[Written task]
Set down exactly the lines from the one containing "Arrange these objects" through the end of the records below, both included, and nothing else.

Extracted data entries:
»»

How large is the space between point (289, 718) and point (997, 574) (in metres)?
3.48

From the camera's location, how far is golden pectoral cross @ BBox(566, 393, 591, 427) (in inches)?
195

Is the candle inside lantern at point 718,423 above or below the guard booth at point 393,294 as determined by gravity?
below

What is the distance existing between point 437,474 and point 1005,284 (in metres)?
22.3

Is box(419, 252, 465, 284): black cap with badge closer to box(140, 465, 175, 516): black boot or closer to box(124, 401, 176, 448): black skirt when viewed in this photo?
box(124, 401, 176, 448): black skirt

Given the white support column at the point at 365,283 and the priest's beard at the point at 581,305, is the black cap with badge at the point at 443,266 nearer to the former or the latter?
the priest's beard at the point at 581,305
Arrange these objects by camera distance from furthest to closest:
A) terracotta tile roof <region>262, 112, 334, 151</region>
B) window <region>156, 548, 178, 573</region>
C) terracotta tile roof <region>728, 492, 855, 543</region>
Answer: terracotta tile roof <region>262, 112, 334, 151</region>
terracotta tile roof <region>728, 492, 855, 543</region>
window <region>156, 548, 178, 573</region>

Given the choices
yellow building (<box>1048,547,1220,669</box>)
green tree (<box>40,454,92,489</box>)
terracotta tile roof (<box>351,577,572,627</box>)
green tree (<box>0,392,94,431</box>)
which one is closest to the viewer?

««

[Correct response]
Arrange these objects by camera distance from furthest to closest:
A) terracotta tile roof <region>262, 112, 334, 151</region>
B) window <region>156, 548, 178, 573</region>
C) terracotta tile roof <region>728, 492, 855, 543</region>
Answer: terracotta tile roof <region>262, 112, 334, 151</region>
terracotta tile roof <region>728, 492, 855, 543</region>
window <region>156, 548, 178, 573</region>

Given the choices
yellow building (<box>1048,547,1220,669</box>)
green tree (<box>40,454,92,489</box>)
terracotta tile roof (<box>351,577,572,627</box>)
green tree (<box>0,392,94,431</box>)
which one is closest to the viewer?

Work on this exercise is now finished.